## [Given request 1]
Transcribe the stretch of the passage on ontology modeling from "Starting with the" through "a two-level hierarchy.", without any changes.

## [Passage to read]
_ _ _

Stanford published Ontology Development 101: A Guide to Creating Your First Ontology many years ago, but it covers the fundamentals of ontologies well. Regardless of what technique you use to include others in the ontology modeling, having a basic understanding of the structural components of an ontology may help participants.
At Synaptica, the components of an ontology adhere to standards such as those published by the W3C. While some of our terms may differ slightly, the concepts are the same.
I have been intentionally building an ontology from the ground up rather than importing pre-existing information with only a very basic mental model of how I want the finished product to look. The exercise casts a light on what must be considered in ontology modeling as well as provides a practical way to test our ontology management software, Graphite. I’m going to use this example to illustrate the structural components and modeling considerations for an ontology.
Starting with the most granular structural component, the concept is an individual instance usually described with a single preferred label in the language of the users, additional preferred and alternate labels in other languages as needed, alternate labels to cover acronyms and other variants, and associated attributes, properties, and predicates. An instance has a unique resource identifier (URI) which identifies it regardless of label and property changes.
I started with a simple idea: an ontology covering the domain of James Bond. Brainstorming a flat list of concepts was relatively simple. My mind first went to films and then quickly to characters, and I developed a flat list which developed into a two-level hierarchy.
Almost immediately, I was confronted with modeling decisions. Should the characters remain a flat list with relationships to their roles? Could I use a property to define the nature of each character? Or, as I ultimately did, do I create hierarchy to group the characters? Even this choice made it necessary to use polyhierarchy as it is common for a character to be in multiple categories: many Bond henchmen turned and became Bond allies, if only briefly.
Properties & Relationships
A property defines the object end of a triple: one instance is the subject, the defining relationship is the predicate (which can be thought of as the verb), and the other instance is the object. Any instance, or concept, has a relationship to another instance. For example, a concept can have a status, be the broader, narrower, or related relationship to another concept, or have any other defined relationship to another instance. For the purposes of a general workshop, I’ve found it’s helpful to speak in terms of concepts and their relationships to other concepts. Even though there’s a relationship to its other attributes, it’s also helpful to think of these attributes as metadata associated with each concept.
For the Bondtology, some properties began to take shape when people, including actors and directors, became part of the structure. Things like Birth Name and Star Sign were interesting properties to associate with people. Similarly, an essential piece of information for films is the Release Date. Some relationships were obvious, like Broader and Narrower, but others only became apparent as the different concepts and their relationships became clearer. Many of these relationships are reciprocal while some are in only one direction.
While it is convenient to think of ontology modeling and development as a linear path from beginning to end, it doesn’t always progress that way. Despite doing some loose modeling at the beginning of the Bondtology, many things, such as classes, only took shape as concepts, their relationships, and their placement in separate schemes became defined.
A class includes instances (concepts), their properties and relationships, and the rules and restrictions on what can be included in the class. It’s oversimplifying the matter, but thinking of classes in terms of the simple “is a…” rule is helpful in expressing the concept to a general audience. For example, in a class including Films, we would expect to see the names of films and properties and predicates which make sense for films: release date, actors, director, synopsis, filming locations, and the like. The relationships reflect these properties: hasReleaseDate, hasActor, hasDirector, hasSynopsis, filmedIn, and so on. If another class were about people, these properties and relationships would only apply in relation to the Films class. An actor has a release date, for example, but we would typically call this the date of birth. However, an actor does appear in a film, so there is a relationship pointing to those concepts even if the properties are not shared.

_ _ _

## [Data excerpts]
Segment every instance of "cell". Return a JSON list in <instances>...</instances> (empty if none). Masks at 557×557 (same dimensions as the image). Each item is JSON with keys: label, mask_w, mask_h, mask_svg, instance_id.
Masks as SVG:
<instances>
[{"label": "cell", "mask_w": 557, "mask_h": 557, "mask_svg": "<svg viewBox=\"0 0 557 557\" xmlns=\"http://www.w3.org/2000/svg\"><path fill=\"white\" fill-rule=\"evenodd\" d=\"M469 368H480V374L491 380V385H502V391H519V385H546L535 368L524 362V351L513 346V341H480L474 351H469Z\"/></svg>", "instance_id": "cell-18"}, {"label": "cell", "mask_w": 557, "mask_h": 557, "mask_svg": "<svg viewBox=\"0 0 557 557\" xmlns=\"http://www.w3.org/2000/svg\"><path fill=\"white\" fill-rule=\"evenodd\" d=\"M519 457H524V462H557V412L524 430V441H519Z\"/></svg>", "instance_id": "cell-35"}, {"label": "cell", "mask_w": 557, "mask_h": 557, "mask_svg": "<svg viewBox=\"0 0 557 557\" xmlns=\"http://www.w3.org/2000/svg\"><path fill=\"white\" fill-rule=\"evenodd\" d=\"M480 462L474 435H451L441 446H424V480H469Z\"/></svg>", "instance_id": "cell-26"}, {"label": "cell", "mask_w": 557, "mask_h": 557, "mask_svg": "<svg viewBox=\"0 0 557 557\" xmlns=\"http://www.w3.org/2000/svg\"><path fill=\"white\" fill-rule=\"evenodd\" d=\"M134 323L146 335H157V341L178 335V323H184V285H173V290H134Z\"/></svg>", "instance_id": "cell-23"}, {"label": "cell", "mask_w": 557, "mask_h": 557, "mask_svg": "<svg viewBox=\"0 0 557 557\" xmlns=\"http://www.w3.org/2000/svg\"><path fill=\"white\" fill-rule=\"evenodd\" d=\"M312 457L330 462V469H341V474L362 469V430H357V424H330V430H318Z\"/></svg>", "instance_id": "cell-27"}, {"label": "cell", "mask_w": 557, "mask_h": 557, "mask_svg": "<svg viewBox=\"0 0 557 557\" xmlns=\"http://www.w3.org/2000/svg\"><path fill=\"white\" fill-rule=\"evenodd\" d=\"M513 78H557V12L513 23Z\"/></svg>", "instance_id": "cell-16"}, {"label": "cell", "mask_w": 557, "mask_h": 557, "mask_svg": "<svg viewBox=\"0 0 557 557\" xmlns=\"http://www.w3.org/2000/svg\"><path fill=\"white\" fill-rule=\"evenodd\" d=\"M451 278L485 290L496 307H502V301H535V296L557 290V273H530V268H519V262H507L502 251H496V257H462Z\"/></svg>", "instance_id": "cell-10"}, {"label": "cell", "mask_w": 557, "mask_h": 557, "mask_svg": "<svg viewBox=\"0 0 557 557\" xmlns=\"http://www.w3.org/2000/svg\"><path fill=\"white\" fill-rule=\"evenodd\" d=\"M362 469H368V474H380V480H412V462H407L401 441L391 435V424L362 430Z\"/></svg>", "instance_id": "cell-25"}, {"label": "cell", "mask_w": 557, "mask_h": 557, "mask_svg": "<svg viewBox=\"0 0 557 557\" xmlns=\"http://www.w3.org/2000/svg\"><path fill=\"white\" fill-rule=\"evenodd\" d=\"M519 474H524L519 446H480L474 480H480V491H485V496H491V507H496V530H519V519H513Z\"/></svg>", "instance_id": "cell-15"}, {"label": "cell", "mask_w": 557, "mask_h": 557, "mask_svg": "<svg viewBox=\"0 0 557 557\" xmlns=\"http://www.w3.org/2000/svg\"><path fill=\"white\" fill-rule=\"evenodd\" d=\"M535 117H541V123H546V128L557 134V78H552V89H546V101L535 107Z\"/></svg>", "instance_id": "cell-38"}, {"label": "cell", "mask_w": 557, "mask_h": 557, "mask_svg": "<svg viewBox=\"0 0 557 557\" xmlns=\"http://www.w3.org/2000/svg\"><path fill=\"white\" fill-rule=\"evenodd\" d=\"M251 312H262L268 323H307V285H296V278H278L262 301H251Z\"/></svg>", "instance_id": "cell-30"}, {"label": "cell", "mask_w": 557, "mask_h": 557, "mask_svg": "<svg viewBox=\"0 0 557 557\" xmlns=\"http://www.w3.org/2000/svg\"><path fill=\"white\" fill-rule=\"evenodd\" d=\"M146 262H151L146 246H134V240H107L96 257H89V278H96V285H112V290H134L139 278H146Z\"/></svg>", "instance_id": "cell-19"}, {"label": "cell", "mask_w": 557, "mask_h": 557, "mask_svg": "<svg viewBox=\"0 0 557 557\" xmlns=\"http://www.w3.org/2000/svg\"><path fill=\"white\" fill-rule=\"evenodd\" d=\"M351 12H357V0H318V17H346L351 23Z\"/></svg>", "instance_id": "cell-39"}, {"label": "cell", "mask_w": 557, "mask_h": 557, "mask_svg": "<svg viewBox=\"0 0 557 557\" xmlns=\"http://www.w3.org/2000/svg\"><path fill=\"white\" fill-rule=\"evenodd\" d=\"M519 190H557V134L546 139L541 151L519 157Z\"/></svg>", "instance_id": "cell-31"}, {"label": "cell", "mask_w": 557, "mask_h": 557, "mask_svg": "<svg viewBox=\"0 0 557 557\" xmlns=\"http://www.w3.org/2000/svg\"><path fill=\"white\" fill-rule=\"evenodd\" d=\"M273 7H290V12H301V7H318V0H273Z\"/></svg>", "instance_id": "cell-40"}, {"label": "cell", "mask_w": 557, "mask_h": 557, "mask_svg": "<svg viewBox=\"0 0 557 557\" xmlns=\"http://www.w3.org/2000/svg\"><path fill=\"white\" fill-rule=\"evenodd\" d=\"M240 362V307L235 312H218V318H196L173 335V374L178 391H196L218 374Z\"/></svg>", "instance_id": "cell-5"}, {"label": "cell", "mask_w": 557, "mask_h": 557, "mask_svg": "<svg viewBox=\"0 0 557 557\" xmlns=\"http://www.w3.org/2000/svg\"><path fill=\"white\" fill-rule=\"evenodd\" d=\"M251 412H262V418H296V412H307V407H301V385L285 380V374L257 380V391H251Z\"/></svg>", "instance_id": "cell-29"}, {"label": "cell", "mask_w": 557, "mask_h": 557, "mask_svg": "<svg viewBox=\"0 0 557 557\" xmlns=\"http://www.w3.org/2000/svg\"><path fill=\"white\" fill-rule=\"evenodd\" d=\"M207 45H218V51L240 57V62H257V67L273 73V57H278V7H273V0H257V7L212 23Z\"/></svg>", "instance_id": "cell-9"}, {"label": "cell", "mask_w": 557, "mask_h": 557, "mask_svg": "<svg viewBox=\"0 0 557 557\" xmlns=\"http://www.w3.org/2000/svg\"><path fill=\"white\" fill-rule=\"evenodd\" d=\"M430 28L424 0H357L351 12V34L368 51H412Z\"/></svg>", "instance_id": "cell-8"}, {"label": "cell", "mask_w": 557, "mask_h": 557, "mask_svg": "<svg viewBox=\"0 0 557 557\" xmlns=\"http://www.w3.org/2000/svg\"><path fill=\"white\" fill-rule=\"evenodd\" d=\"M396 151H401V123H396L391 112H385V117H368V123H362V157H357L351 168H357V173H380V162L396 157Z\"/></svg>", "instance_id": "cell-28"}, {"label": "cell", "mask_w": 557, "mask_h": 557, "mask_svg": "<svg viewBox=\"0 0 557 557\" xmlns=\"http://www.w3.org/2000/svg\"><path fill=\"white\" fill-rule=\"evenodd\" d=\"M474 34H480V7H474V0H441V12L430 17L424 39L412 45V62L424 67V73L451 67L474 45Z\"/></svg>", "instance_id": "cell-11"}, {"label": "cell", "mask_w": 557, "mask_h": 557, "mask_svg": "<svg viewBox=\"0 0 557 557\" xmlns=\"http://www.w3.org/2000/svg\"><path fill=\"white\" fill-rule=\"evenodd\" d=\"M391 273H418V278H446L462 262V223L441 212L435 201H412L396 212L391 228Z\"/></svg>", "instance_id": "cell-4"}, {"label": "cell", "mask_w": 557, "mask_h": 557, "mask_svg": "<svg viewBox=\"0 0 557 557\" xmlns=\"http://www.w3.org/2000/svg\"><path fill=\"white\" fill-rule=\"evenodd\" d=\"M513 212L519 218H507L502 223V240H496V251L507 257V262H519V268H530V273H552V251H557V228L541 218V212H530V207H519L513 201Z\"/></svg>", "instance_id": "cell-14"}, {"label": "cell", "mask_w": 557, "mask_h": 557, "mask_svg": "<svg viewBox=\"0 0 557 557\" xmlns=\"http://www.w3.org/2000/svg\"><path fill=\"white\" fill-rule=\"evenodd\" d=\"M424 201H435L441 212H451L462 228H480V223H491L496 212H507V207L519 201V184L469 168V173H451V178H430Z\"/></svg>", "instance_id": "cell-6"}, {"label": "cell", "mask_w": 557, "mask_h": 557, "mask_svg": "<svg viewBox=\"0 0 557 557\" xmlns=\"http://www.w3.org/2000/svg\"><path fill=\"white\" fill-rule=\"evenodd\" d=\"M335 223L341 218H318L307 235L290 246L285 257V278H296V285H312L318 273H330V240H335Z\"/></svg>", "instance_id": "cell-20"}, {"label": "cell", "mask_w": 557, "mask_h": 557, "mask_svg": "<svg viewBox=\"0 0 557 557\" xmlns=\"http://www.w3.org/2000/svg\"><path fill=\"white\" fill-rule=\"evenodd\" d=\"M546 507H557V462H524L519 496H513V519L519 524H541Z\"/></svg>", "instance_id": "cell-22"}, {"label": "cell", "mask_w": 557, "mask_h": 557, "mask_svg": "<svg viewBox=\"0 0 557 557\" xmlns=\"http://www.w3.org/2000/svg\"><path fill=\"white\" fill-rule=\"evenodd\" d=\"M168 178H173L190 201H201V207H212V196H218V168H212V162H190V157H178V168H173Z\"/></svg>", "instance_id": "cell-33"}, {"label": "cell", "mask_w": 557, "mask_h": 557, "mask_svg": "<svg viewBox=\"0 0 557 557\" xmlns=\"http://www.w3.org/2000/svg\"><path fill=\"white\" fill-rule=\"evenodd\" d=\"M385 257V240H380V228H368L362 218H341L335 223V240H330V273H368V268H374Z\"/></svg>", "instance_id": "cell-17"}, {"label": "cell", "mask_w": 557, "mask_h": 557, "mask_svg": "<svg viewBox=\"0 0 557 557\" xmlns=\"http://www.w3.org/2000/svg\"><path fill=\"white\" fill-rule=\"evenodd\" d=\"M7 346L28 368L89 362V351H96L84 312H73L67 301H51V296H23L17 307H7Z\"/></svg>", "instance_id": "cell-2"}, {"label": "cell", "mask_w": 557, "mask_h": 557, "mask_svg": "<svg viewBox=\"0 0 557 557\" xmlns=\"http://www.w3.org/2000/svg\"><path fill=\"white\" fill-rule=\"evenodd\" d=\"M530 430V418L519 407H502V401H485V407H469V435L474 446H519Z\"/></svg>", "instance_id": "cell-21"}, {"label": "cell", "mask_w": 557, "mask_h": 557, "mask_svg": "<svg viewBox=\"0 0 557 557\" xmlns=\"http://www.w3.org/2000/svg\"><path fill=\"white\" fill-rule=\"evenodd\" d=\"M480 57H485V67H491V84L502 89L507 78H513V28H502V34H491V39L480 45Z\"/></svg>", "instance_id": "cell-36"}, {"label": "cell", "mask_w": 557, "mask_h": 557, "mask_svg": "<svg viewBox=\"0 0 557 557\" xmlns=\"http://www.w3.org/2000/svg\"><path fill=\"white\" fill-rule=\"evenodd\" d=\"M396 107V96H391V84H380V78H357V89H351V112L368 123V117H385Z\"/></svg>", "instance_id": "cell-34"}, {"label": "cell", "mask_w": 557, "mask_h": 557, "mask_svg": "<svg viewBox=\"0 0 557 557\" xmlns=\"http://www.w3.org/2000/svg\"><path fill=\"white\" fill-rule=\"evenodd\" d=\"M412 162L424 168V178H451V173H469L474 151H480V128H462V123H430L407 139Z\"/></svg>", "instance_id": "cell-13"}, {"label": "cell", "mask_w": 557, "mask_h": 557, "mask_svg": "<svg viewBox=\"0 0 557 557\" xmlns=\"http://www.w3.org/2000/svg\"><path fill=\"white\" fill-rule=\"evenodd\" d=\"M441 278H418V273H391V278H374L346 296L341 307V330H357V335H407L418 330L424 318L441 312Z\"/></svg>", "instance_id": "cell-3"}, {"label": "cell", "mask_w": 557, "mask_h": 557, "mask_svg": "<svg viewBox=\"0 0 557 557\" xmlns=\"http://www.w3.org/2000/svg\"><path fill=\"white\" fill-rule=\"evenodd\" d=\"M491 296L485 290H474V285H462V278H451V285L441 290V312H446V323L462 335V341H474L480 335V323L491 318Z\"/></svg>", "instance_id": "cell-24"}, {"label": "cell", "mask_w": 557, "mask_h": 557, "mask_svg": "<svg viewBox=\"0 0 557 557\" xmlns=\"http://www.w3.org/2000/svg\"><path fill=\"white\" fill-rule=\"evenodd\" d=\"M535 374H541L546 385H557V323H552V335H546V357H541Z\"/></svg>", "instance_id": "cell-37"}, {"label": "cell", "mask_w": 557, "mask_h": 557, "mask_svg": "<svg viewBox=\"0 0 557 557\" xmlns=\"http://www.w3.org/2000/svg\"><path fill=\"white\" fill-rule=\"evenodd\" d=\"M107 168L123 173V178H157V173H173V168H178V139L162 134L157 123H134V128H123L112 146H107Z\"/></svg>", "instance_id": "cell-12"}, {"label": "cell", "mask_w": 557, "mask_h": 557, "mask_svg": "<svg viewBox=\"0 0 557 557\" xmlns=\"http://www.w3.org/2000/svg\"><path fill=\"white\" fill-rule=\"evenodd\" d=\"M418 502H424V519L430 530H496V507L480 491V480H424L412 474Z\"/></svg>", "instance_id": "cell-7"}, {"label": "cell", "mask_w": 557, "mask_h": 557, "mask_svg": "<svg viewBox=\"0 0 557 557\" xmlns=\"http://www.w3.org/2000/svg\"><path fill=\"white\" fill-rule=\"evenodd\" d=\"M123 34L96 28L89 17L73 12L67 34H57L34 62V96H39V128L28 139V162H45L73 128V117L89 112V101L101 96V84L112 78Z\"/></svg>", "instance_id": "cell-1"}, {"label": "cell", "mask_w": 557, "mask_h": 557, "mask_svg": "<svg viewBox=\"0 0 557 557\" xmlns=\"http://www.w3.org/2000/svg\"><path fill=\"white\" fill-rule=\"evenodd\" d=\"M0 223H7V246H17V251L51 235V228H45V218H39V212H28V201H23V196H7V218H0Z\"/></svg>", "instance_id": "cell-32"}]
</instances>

_ _ _

## [Given request 2]
Pick out every line of the entries that contains the string "instances", and copy each one unchanged. Case counts.

## [Task output 1]
Starting with the most granular structural component, the concept is an individual instance usually described with a single preferred label in the language of the users, additional preferred and alternate labels in other languages as needed, alternate labels to cover acronyms and other variants, and associated attributes, properties, and predicates. An instance has a unique resource identifier (URI) which identifies it regardless of label and property changes.
I started with a simple idea: an ontology covering the domain of James Bond. Brainstorming a flat list of concepts was relatively simple. My mind first went to films and then quickly to characters, and I developed a flat list which developed into a two-level hierarchy.

## [Task output 2]
Segment every instance of "cell". Return a JSON list in <instances>...</instances> (empty if none). Masks at 557×557 (same dimensions as the image). Each item is JSON with keys: label, mask_w, mask_h, mask_svg, instance_id.
<instances>
</instances>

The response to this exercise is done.